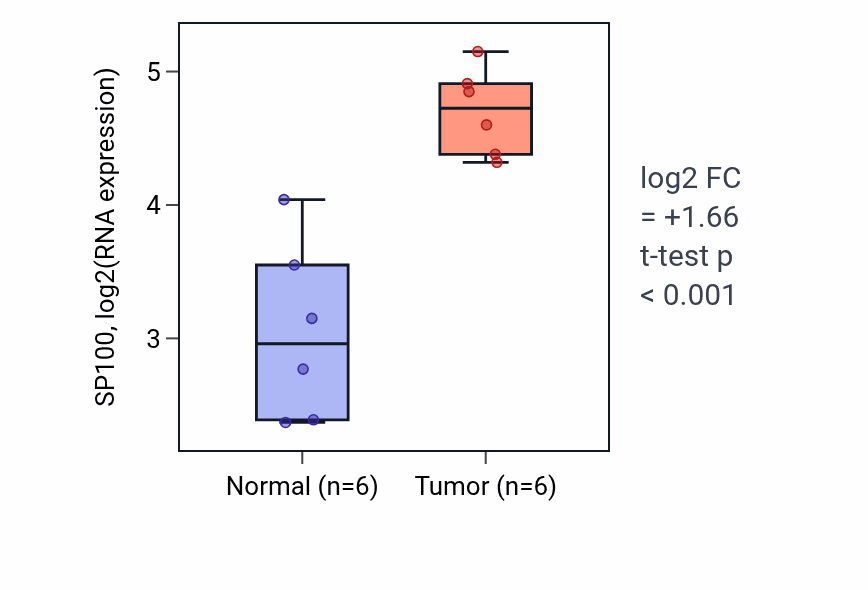 SP100, log2(RNA expression)

5
4
3

Normal (n=6)
Tumor (n=6)

log2 FC
= +1.66
t-test p
< 0.001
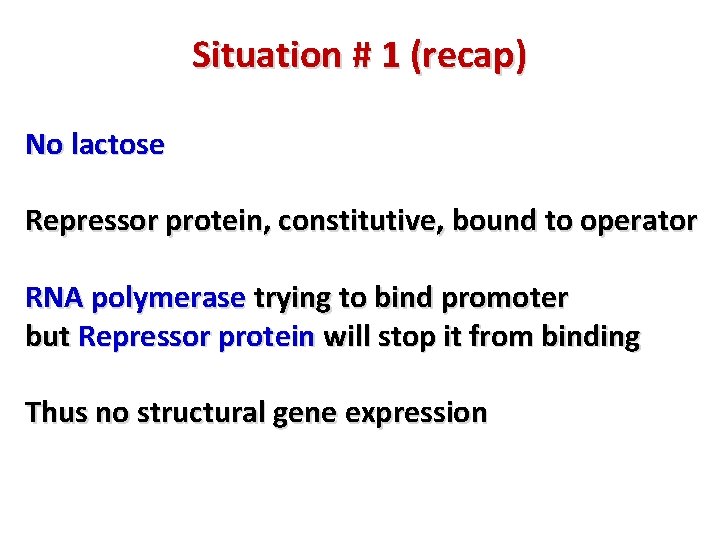 Situation # 1 (recap)

No lactose

Repressor protein, constitutive, bound to operator

RNA polymerase trying to bind promoter
but Repressor protein will stop it from binding

Thus no structural gene expression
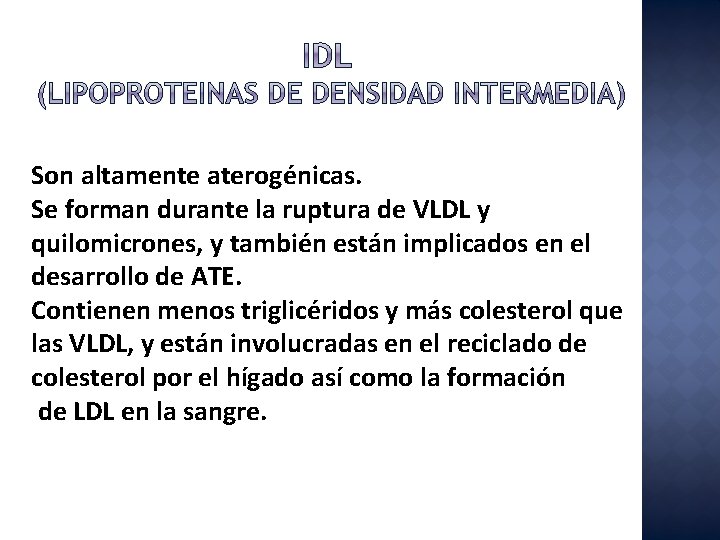 IDL
(LIPOPROTEINAS DE DENSIDAD INTERMEDIA)

Son altamente aterogénicas.
Se forman durante la ruptura de VLDL y quilomicrones, y también están implicados en el desarrollo de ATE.
Contienen menos triglicéridos y más colesterol que las VLDL, y están involucradas en el reciclado de colesterol por el hígado así como la formación de LDL en la sangre.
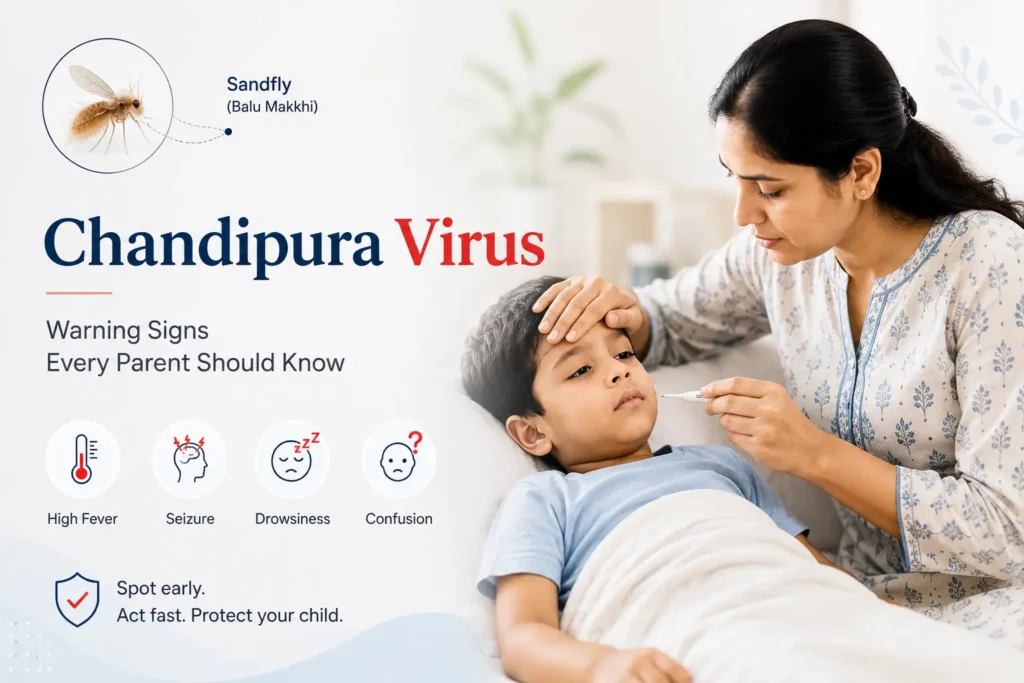 Sandfly
(Balu Makkhi)

Chandipura Virus

Warning Signs
Every Parent Should Know

High Fever
Seizure
Drowsiness
Confusion

Spot early.
Act fast. Protect your child.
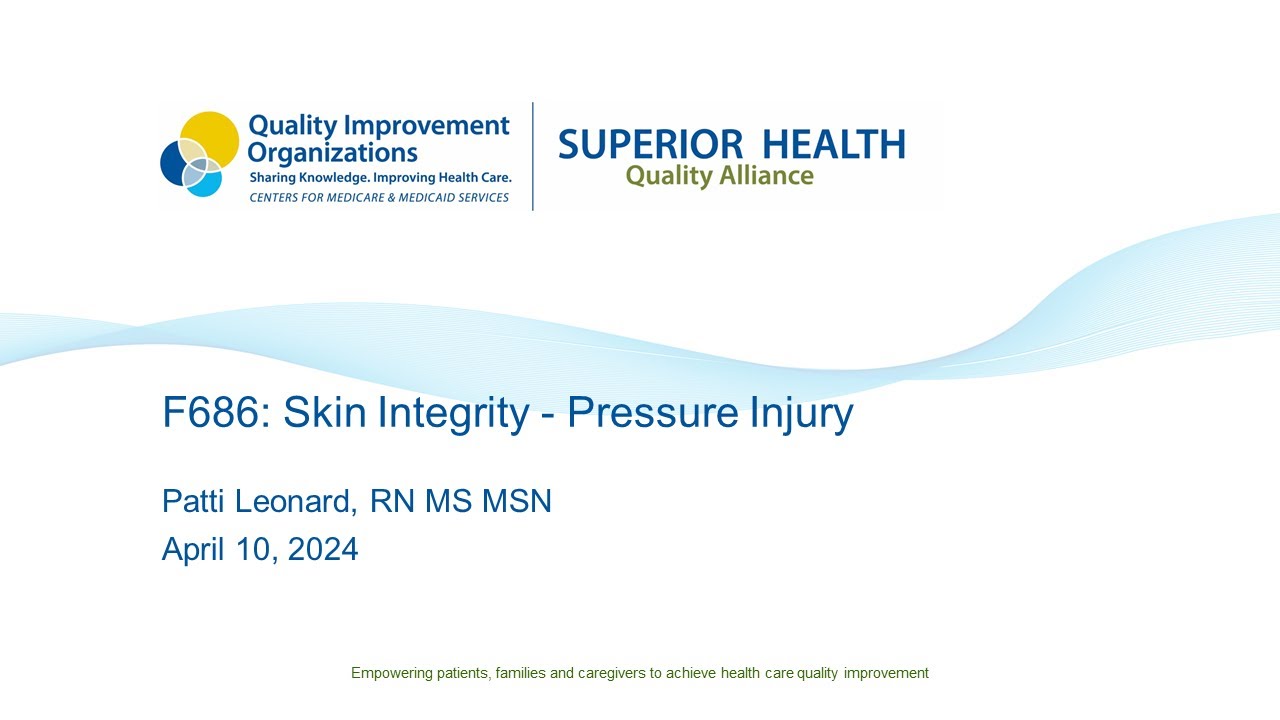 Quality Improvement Organizations
Sharing Knowledge. Improving Health Care.
CENTERS FOR MEDICARE & MEDICAID SERVICES

SUPERIOR HEALTH
Quality Alliance

F686: Skin Integrity - Pressure Injury

Patti Leonard, RN MS MSN
April 10, 2024

Empowering patients, families and caregivers to achieve health care quality improvement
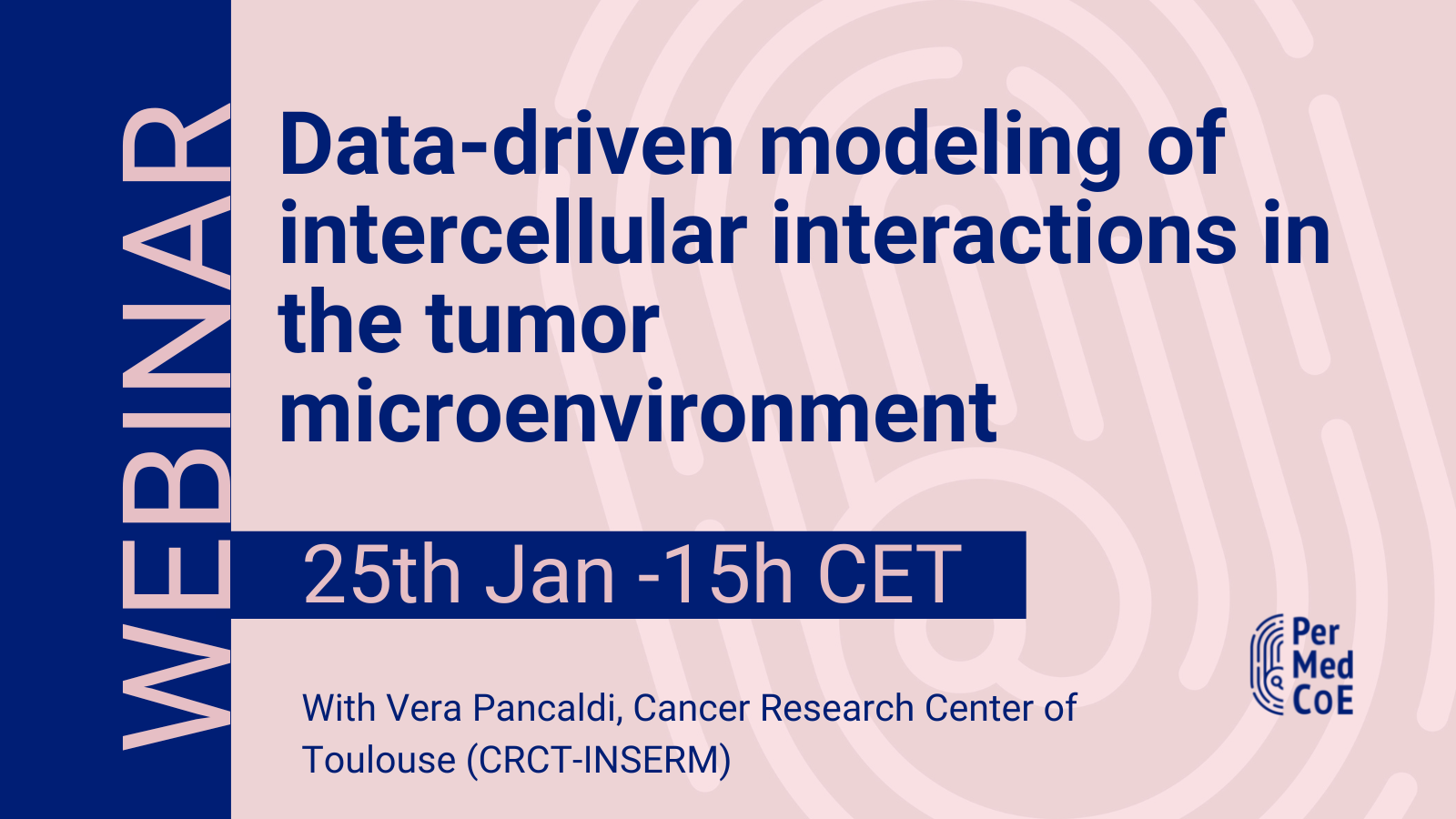 WEBINAR

Data-driven modeling of intercellular interactions in the tumor microenvironment

25th Jan -15h CET

With Vera Pancaldi, Cancer Research Center of Toulouse (CRCT-INSERM)

Per Med CoE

▶ **ASSIGNMENT**: Every line of the listing that includes "Repressor" must be shown.

▶ **ANSWER TO THIS EXERCISE**:
Repressor protein, constitutive, bound to operator
but Repressor protein will stop it from binding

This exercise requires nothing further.